*Document text*.
= Beginning of Section =
Lissencephaly type II is often associated with cerebellar abnormalities, hydrocephalus, hypoplasia of the corpus callosum, and hypomyelination. Neonates with lissencephaly type II have ocular anomalies and congenital muscular dystrophy. Lissencephaly type II may occur with: Walker-Warburg syndrome and Fukuyama congenital muscular dystrophy [1, 8].

Lissencephaly types III and IV present with microcephaly. In type III lissencephaly the cortex is thin. A third type of lissencephaly, the cerebro-cerebellar type, occurs without a figure of eight configuration & has microcephaly, enlarged ventricles & hypoplastic cerebellum and brain stem [1].

Lissencephaly type IV is also called radial microbrain. It has markedly reduced brain size despite normal gyral patterns, absence of destruction or gliosis, normal cortical thickness and normal cortical lamination [1].

Type V lissencephaly is a diffusely smooth brain caused by abnormal organization of cortical neurons, resulting in diffuse cortical dysplasia, or polymicrogyria (formation of multiple small gyri) [1].This type of lissencephaly is seen in patients with cortical involvement from CMV infection [7].

MR imaging is the most appropriate imaging modality to demonstrate cortical malformations and to differentiate various types of lissencephaly as well as associated intracranial anomalies. CT scan can miss some developmental malformations of the cortex and it is superior to MR only in the demonstration of calcified lesions and skull remodeling [1].

Karyotyping is recommended to detect the chromosomal defect. Differentiation from lissencephaly type II is important for genetic counseling purposes, considering that type II has an autosomal recessive pattern of transmission. No causal treatment is available at this time.

Usually severe mental retardation affects these patients. The prognosis is usually poor, failure to thrive, infantile spasms, and seizures are also expected [7].
= End of Section =
*Task to carry out*.
Copy the passage on lissencephaly word for word from "Lissencephaly types III" to "cortical lamination [1].".

*Supplied data*.
= Beginning of Section =
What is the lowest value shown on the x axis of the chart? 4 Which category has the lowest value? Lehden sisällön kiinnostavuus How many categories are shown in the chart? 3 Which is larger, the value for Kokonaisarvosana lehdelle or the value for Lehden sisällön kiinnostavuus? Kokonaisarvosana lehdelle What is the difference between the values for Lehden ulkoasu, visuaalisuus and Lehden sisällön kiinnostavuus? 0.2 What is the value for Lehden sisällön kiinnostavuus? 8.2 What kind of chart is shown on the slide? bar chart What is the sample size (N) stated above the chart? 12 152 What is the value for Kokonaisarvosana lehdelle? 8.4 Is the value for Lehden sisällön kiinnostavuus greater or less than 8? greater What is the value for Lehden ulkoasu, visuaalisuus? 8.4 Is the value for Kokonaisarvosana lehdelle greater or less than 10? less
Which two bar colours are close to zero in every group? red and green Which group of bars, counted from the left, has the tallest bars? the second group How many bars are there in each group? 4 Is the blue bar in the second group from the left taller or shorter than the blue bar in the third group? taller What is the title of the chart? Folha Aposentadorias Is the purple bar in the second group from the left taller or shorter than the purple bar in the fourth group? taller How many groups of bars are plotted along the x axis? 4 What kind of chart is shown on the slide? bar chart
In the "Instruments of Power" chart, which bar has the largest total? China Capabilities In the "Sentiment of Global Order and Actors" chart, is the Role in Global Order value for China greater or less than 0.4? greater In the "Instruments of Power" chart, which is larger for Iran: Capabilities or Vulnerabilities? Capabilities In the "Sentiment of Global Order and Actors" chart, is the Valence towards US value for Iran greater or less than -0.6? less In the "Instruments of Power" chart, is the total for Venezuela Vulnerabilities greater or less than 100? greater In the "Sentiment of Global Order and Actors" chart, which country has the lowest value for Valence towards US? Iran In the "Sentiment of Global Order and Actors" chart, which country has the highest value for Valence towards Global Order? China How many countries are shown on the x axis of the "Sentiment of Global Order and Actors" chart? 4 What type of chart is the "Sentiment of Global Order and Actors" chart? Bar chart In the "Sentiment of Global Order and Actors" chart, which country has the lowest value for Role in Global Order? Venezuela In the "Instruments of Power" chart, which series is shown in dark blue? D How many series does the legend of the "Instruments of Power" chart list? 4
= End of Section =
*Solution to the problem*.
Lissencephaly types III and IV present with microcephaly. In type III lissencephaly the cortex is thin. A third type of lissencephaly, the cerebro-cerebellar type, occurs without a figure of eight configuration & has microcephaly, enlarged ventricles & hypoplastic cerebellum and brain stem [1].

Lissencephaly type IV is also called radial microbrain. It has markedly reduced brain size despite normal gyral patterns, absence of destruction or gliosis, normal cortical thickness and normal cortical lamination [1].